--- START ---

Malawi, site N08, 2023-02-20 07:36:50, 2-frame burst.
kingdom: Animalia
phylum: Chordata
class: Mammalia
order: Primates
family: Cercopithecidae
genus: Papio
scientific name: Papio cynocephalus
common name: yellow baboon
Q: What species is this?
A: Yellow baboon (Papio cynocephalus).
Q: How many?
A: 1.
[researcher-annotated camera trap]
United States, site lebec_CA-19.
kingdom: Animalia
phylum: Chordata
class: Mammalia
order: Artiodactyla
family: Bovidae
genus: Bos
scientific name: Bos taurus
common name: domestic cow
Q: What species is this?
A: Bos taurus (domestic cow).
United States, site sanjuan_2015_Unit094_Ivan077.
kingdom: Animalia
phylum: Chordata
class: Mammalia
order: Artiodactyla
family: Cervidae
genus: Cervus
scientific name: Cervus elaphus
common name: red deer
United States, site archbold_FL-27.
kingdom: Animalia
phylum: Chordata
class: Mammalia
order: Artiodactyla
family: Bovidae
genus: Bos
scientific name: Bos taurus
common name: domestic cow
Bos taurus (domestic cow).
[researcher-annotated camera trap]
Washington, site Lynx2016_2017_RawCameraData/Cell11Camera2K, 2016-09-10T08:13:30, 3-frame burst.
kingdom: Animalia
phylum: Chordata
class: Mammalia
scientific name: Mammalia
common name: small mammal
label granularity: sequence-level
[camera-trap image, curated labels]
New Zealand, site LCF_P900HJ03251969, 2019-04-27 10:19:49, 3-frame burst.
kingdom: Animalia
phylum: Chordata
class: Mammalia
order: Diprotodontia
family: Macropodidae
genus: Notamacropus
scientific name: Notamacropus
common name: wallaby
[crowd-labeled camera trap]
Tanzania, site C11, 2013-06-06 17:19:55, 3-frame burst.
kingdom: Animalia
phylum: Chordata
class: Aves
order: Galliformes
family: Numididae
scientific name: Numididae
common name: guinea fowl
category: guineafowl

--- END ---

Exercise details: Set down each entry again, exactly as written.

Written response:
Malawi, site N08, 2023-02-20 07:36:50, 2-frame burst.
kingdom: Animalia
phylum: Chordata
class: Mammalia
order: Primates
family: Cercopithecidae
genus: Papio
scientific name: Papio cynocephalus
common name: yellow baboon
Q: What species is this?
A: Yellow baboon (Papio cynocephalus).
Q: How many?
A: 1.
[researcher-annotated camera trap]
United States, site lebec_CA-19.
kingdom: Animalia
phylum: Chordata
class: Mammalia
order: Artiodactyla
family: Bovidae
genus: Bos
scientific name: Bos taurus
common name: domestic cow
Q: What species is this?
A: Bos taurus (domestic cow).
United States, site sanjuan_2015_Unit094_Ivan077.
kingdom: Animalia
phylum: Chordata
class: Mammalia
order: Artiodactyla
family: Cervidae
genus: Cervus
scientific name: Cervus elaphus
common name: red deer
United States, site archbold_FL-27.
kingdom: Animalia
phylum: Chordata
class: Mammalia
order: Artiodactyla
family: Bovidae
genus: Bos
scientific name: Bos taurus
common name: domestic cow
Bos taurus (domestic cow).
[researcher-annotated camera trap]
Washington, site Lynx2016_2017_RawCameraData/Cell11Camera2K, 2016-09-10T08:13:30, 3-frame burst.
kingdom: Animalia
phylum: Chordata
class: Mammalia
scientific name: Mammalia
common name: small mammal
label granularity: sequence-level
[camera-trap image, curated labels]
New Zealand, site LCF_P900HJ03251969, 2019-04-27 10:19:49, 3-frame burst.
kingdom: Animalia
phylum: Chordata
class: Mammalia
order: Diprotodontia
family: Macropodidae
genus: Notamacropus
scientific name: Notamacropus
common name: wallaby
[crowd-labeled camera trap]
Tanzania, site C11, 2013-06-06 17:19:55, 3-frame burst.
kingdom: Animalia
phylum: Chordata
class: Aves
order: Galliformes
family: Numididae
scientific name: Numididae
common name: guinea fowl
category: guineafowl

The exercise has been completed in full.